Sunday, April 15, 2012

Classic Devilled Eggs

It's been a social week for me and one of the fun events was a party for the Giants opener. I'm not a huge baseball fan but I enjoy the women who were coming to the party and as it turned out I had a good time watching our 'local' team win their first game of the season. While our group in the north bay was experiencing periods of sun followed by showers followed by clouds and more rain, the Giants fans were bathed in sunlight and a cool breeze.

A party like this deserves hot dogs, which we had, but also a nice pot luck array of dishes. I brought devilled eggs and discovered in the morning that I didn't have a recipe, nor had I blogged about this egg dish in all the years I've been blogging. Who knew? Fortunately I was able to adapt my Mom's recipe. She uses a dressing called Durkee's but I've never seen it in the stores here. I substituted in mustard, salt and pepper and a touch of cider vinegar for it. A dash of cayenne give a hint of heat (but add more if you are feeling really devilish) and paprika on top is traditional and pretty.

Devilled Eggs - Classic

Makes 12 halves, but can be doubled easily

6 hard-cooked eggs, peeled and cut lengthwise
2 tablespoons Light Mayonnaise
2 tablespoons plain yogurt
2 teaspoons Dijon prepared mustard
¼ teaspoon cider vinegar
¼ teaspoon salt
¼ teaspoon ground black pepper
dash ground cayenne pepper or more to taste
Paprika for garnish, and/or chopped parsley to garnish

Hard boil the eggs and cool. Remove eggshells.

Cut each egg in half. Pop out (remove) the egg yolks to a small bowl and mash with a fork. Add mayonnaise, yogurt, mustard, vinegar, salt and pepper, cayenne and mix thoroughly. Fill the empty egg white shells with the mixture and sprinkle lightly with paprika.


  1. I've left my Easter eggs in the fridge for a week so that they'll age enough to be peeled and sliced properly - yummy!

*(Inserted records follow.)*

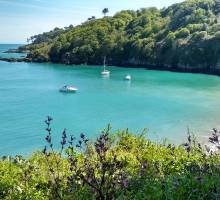BUSINESSES FOR SALE: Boatshed Chichester & Boatshed Guernsey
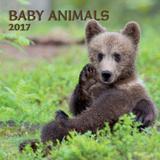 Baby Animals - 2017 Calendar Calendars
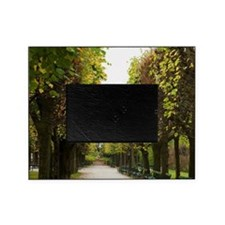 Austria - Bench and tree-lines walkw Picture Frame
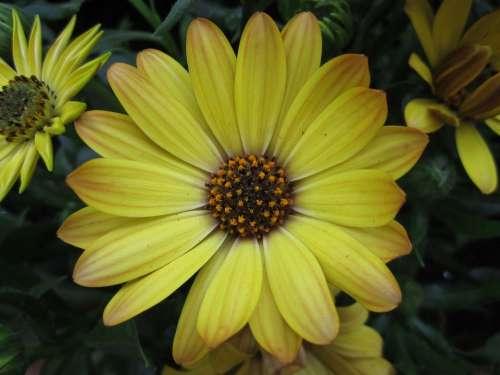Plant Flower Marguerite Blossom Bloom Yellow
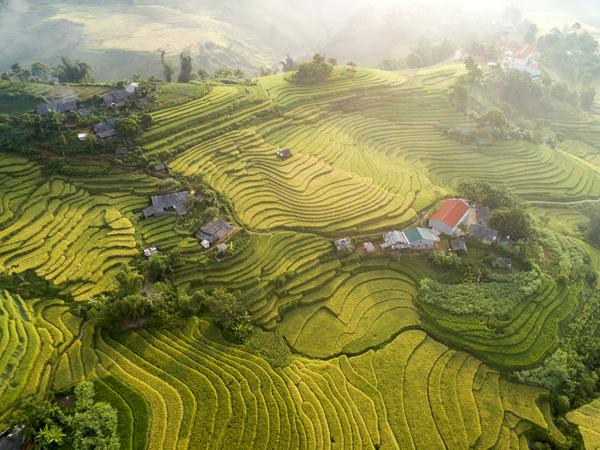 Mùa vàng miền non cao Y Tý, Lào Cai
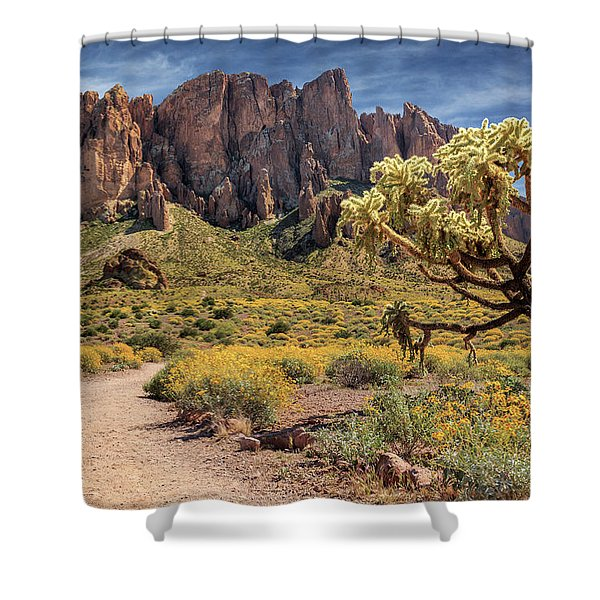 Superstition Mountain Cholla Shower Curtain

  2. Next Sister Down12:26 PM

    I couldn't find Durkee's either, when I went to make deviled eggs for Christmas Eve. I used mayonnaise, mustard, and lemon juice, but I couldn't get the flavor quite right, so I kept adding more of each ingredient until I had something that tasted okay but was too soupy. On top of the eggs being a bear to peel (even after I'd left the boiled eggs in the fridge for a few days), so they were far from smooth and shiny, these were the worst-looking deviled eggs ever. They tasted pretty good. They were just hard to eat without dripping filling all over oneself. Next year, I'll try your recipe if I can't find some Durkee's in the meantime.